# Provided text
*-*-*

January 06, 2006

How Now Mad Cow

When does a corporation want more regulation? Apparently when its ox is being improperly gored.

McDonald's Corp. this week complained to the Food and Drug Administration that the government wasn't taking strong enough measures to keep contaminated meat from entering the food supply. Their concern, of course, is mad cow disease. The nation's biggest burger chain fears that people will flee its restaurants in droves if new cases of bovine spongiform encephalopathy (BSE or mad cow disease) show up in the U.S.

The U.S. has found two cases of mad cow disease, one in 2003 in Washington state and one in Texas. Unlike the Washington case, which was found in a cow imported from Canada, the Texas case involved a native born cow who probably ingested the bug that causes BSE in its food, which may have contained the remains of stricken cows.

Responding largely to pressure from importers of U.S. beef, the FDA announced a new program to test cows for BSE two months ago. Leading farm state senators and public interest groups immediately attacked the measures as woefully inadequate.

Critics say much higher testing levels than those proposed by the FDA are needed to reassure Japan and other trading partners. "I've said time and time again, there is little risk of BSE in U.S. beef, but it is obvious that we have not yet convinced key trading partners of that," Iowa Sen. Tom Harkin, senior Democrat on the Senate Agriculture Committee, told the Associated Press last November. Harkin wants the Agriculture Department to perform at least 20,000 more tests on healthy cows. That would still leave the vast majority of the U.S. beef supply untested.

Public interest critics are pushing the FDA to ban entirely the use of dead cattle, restaurant wastes and any tissues that contain nerve tissues, eyes or intestines in animal feed. Without specifying specific measures, McDonald's agreed that the agency should adopt measures that will reduce the risk of BSE-tainted beef to "nearly zero."

*-*-*

# Material provided
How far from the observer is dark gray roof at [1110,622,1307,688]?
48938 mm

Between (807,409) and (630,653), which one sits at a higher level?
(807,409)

*-*-*

# Your assignment
Quote the stretch of the mad cow piece from "The U.S. has" through "as woefully inadequate.", word for word.

# Response area
The U.S. has found two cases of mad cow disease, one in 2003 in Washington state and one in Texas. Unlike the Washington case, which was found in a cow imported from Canada, the Texas case involved a native born cow who probably ingested the bug that causes BSE in its food, which may have contained the remains of stricken cows.

Responding largely to pressure from importers of U.S. beef, the FDA announced a new program to test cows for BSE two months ago. Leading farm state senators and public interest groups immediately attacked the measures as woefully inadequate.